Bernard Jeunejean

Diego, ivre dans sa tête…

Je viens de voir sur grand écran l’une des grandes stars du petit : le documentaire d’Asif Kapadia sur Diego Maradona est à l’affiche en ce moment, et ce sont deux heures exceptionnelles centrées sur la période napolitaine (1984/1991) du pibe de oro!

Aucune grande ville footeuse n’a vécu pareille fièvre pour un footballeur. Aucun n’a été vénéré à ce point, Naples a créé le seul véritable mythe du ballon rond : vingt ans plus tôt, la ferveur des Brésiliens pour Pelé n’avait pas atteint la folie furieuse des Napolitains (plus encore que des Argentins) pour Maradona !

C’est un grand film parce que beau et triste. Beau comme la gueule d’ange de Diego jeune, beau comme son jeu au top de son art. Triste comme la déchéance de Maradona l’obèse, comme le cumul de conneries qui guette quand on est surdoué, adulé, friqué, pas préparé : Camorra, cocaïne, bibine, provoc’ et petites pépées, Maradona fut un Bateau ivre ; un gamin de bidonville submergé par la gloire pour cause d’amour du foot.

Deux détails m’ont surpris. Le divin gaucher utilise la main droite pour signer les autographes, et jouer au tennis avec Claudia Villafane sa légitime : moi qui croyais qu’un pied gauche à ce point astral ne pouvait appartenir qu’à un corps gaucher de la tête aux pieds… Ensuite en 1987, lors du premier titre du Napoli, Diego déclare vivre le plus beau jour de sa vie, lui qui a pourtant mené l’Argentine au titre mondial un an plus tôt ! Mais il précise : le bonheur total, c’eût été d’être champion du monde chez lui, en Argentine, en 1978 : il n’avait pas 18 ans, Cesar Menotti l’avait trouvé trop tendre, ça lui est resté sur la patate.

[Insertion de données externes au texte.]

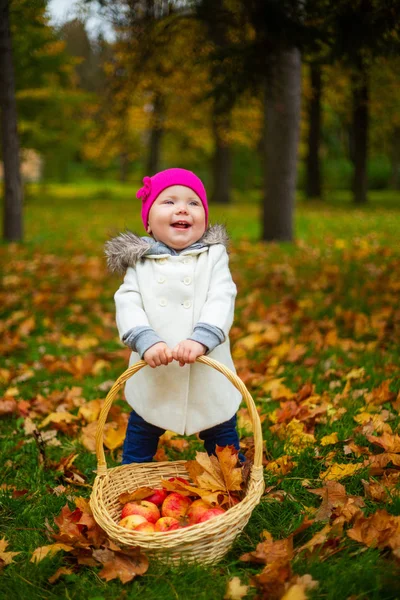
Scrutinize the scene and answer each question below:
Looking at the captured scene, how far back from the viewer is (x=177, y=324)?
2.36 meters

Le film m’a donné l’envie d’admirer la flopée de gestes et buts maradoniens que recense Google, et de revisionner deux documentaires de 2008 (1), bref : de savoir si Diego, malgré les Pelé ou Messi, fut le soliste le plus fortiche – c’est-à-dire le plus efficace et le plus beau à voir – de l’Histoire du foot. Ma petite réponse est oui, même s’il est aléatoire de comparer les époques, et subjectif d’évaluer la beauté. Réponse qui vaut ce qu’elle vaut, mais articulée sur 4 paramètres :

1. Voici 30 ans – ça crève les yeux – Maradona réalisait déjà à la vitesse d’aujourd’hui (celle de Lionel Messi ou Cristiano Ronaldo… si pas plus vite ! ) les slaloms et trouvailles que Pelé n’avait accumulés, 20 ans plus tôt, qu’à un train de sénateur.

2. Moins jugulé par l’arbitrage, le jeu de l’ère Maradona était à l’époque d’une brutalité bien supérieure : tacles à hauteur des genoux, fauchages à gogo, lois laxistes, Diego s’est fait tuer les jambes sans jamais se débiner, risquant la chaise roulante bien plus que les caïds contemporains.

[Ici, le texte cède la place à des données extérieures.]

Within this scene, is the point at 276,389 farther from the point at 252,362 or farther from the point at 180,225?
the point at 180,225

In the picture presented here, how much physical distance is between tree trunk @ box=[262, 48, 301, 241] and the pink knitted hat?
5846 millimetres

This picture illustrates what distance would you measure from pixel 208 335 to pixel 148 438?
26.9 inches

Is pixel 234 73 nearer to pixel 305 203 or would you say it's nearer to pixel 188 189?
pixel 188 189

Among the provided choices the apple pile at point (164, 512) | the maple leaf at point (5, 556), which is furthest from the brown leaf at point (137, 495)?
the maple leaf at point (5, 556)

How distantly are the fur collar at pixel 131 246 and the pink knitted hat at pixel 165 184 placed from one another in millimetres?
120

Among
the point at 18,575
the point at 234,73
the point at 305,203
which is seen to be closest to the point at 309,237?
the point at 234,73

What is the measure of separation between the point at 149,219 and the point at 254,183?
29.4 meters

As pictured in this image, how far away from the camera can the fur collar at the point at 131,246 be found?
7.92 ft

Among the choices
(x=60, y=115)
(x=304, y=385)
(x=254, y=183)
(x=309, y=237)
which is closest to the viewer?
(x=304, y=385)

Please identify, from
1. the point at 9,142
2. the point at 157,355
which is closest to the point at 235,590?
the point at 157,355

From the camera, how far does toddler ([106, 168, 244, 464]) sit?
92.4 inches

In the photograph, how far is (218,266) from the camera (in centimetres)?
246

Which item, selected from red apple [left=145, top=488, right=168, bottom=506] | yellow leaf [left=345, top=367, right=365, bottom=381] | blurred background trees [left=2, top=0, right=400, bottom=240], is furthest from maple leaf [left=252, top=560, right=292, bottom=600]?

3. Il fut singulièrement beau parce qu’il n’avait quasi nul besoin de son pied faible (le droit) pour être éblouissant de son pied fort (le gauche, évidemment), et ma conviction est que ce serait kif s’il prestait aujourd’hui. Messi est moins fluide, plus prévisible parce recourant au pied droit s’il le faut. Quant à Pelé, ce fut jadis un super-droitier d’aujourd’hui, moins contorsionné car doté d’un gauche appréciable : davantage bipède !

4. Maradona fut la seule icône à trouver quasi seul les solutions offensives : star unique d’un onze moyen, entouré de tâcherons lui abandonnant complètement la créativité. Pelé par contre, en concéda une partie à Didi ou Garrincha, compta sur Tostao ou Jairzinho… Et Messi s’appuya sur Xavi ou Iniesta, avant de partager le gâteau offensif avec Neymar ou Luis Suarez

Presqu’a contrario, Maradona a gagné seul le Mondial 86 : Jorge Valdano n’était que malin, Jorge Burruchaga sortait à peine du lot des 9 sans-grades retombés dans l’anonymat. Et à Naples, Maradona a fait d’un club sans titre un soudain champion d’Italie, entouré là aussi de seconds couteaux hormis Careca.

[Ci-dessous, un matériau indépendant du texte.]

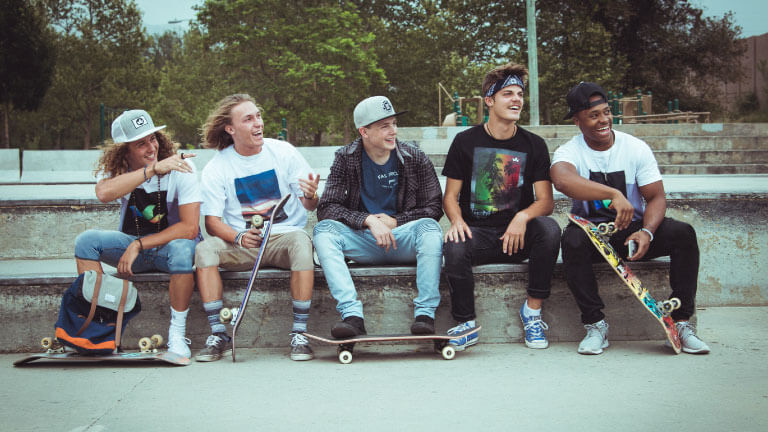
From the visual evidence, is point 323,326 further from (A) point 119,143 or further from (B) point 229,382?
(A) point 119,143

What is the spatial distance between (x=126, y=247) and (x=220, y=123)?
36.2 inches

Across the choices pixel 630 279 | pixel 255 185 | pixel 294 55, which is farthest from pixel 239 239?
pixel 294 55

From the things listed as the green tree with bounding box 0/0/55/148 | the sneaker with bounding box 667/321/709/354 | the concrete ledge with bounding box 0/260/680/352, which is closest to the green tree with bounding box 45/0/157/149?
the green tree with bounding box 0/0/55/148

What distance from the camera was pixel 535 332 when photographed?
3.78 meters

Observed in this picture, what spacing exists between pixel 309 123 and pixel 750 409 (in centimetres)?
3239

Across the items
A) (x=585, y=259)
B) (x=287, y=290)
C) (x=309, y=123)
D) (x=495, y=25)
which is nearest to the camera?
(x=585, y=259)

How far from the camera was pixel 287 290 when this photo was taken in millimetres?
3926

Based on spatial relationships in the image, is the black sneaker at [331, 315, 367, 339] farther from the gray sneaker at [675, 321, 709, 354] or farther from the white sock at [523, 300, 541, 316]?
the gray sneaker at [675, 321, 709, 354]

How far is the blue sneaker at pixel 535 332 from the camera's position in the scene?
3769mm

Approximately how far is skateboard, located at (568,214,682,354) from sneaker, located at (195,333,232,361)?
209cm

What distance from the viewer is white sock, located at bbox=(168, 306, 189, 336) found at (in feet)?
12.3

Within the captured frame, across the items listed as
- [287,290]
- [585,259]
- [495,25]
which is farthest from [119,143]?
[495,25]

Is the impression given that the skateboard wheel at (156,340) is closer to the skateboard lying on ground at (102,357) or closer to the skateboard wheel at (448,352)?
the skateboard lying on ground at (102,357)

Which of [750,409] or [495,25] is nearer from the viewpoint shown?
[750,409]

J’assume, malgré d’autres candidats au titre pompeux de Meilleur de tous les temps. Johan Cruijff ? C’était la figure de proue d’un collectif exceptionnellement huilé, et c’est aussi le football total de ce collectif qui s’est installé dans l’Histoire. Diego, lui, fut un bidon d’huile à lui tout seul…

(1) Maradona d’Emir Kusturica, et Maradona, un gamin en or de Jean-Christophe Rosé.